Just like you have to answer this question for the Dataset itself, you have to make that decision for each underlying data source, too. Note that when you have a multi-source Dataset, in many cases some of its data sources may be static and not need refreshing. For example you may have joined data from a States table with your Customers to include their geographical location in the Dataset. Since the list of states does not change you may want to set the Sync Type of this Data Source to Off. If you decide that the Data Source needs to be refreshed, then answer the next question.

2.2- Does this Data Source have a unique identifier and a datetime field that reflects the added/modified date and time for the record?

Note: Unique identifiers and timestamps can be composite. In other words, you don’t need to pick a single column as a unique identifier or timestamp and can pick multiple columns to play those roles.

If the answer to both parts of this question is Yes, you still need to ask yourself a final question before choosing the Append and Update mode:

2.3- Do records from this Data Source get deleted that need to be reflected in the Dataset?

If there are no deletes you can safely pick your Timestamp Column(s) and set Sync Type to Append and Update. If either of the fields in 2.2 are missing, or there are hard deletes that have to be reflected in the Dataset, you have to set the Sync Type to Full Reload.

Note: If the Append and Update option is disabled it means that you either have not set a unique identifier for your Dataset or not selected timestamp column(s). Those steps have to be completed first.

The database timezone is set to GMT 0 by default. If your database is in a different timezone, set the timezone to the appropriate zone under the Database Time Zone column.

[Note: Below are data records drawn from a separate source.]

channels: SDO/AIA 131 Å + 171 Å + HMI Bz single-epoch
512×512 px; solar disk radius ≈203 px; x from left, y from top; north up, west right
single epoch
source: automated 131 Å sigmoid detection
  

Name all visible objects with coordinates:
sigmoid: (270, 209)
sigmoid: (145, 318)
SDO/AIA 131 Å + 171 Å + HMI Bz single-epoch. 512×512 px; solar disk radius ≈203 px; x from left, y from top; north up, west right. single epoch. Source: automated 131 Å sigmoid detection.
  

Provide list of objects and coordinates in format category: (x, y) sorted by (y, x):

3- Does the Next Sync Query start time need to be adjusted?

This section only shows up if at least one of the Data Sources have been set to refresh in Append and Update mode. This setting rarely needs to be changed, as the default time is set to the last successful load time and is appropriate. One example that shows how this setting might come in handy is a case where you change the data source at some point after the Dataset has been loaded and the new data source contains historical data that were added or modified before the last load time of the Dataset and you wish to bring in those records. Simply set the Query Start Time to (or before) the earliest record’s timestamp that you wish to load. This will ensure that those records are included in the next sync.

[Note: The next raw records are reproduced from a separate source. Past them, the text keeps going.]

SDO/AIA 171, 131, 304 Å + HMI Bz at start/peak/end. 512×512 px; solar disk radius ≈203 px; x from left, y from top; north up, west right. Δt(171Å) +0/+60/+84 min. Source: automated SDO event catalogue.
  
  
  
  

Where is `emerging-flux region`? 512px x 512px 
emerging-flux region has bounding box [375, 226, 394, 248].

4- How frequently does the Dataset need to be updated?

While it’s tempting to initiate a sync job as frequently as possible, keep in mind that data load takes time and consumes resources and it’s best to keep the syncs as infrequent as possible.

Another point to keep in mind when picking a frequency is that you may wish to perform your data syncs during off hours when your traffic is at its lowest.

Choose the desired frequency and set up the time(s) for the sync. You can choose When data sources are updated, if your Dataset is based on other Datasets and you wish for it to be refreshed every time any of those Datasets gets refreshed. In this case the frequency is determined by the sync schedule of the underlying Datasets.

5- Turn on Data Sync

Use the toggle button at the top of the section to turn on Data Sync.

6- (Optional) Run a manual Sync

You can initiate a sync manually by clicking the Sync Now button if you need to do so.

7- (Important) Apply Changes

Don’t forget to persist your changes by clicking the Apply Changes button located at the top right corner of the screen!

Note: The data from the Dataset remains accessible during data synchronization, as the process runs in the background. Refreshed data is only made available once the process finishes.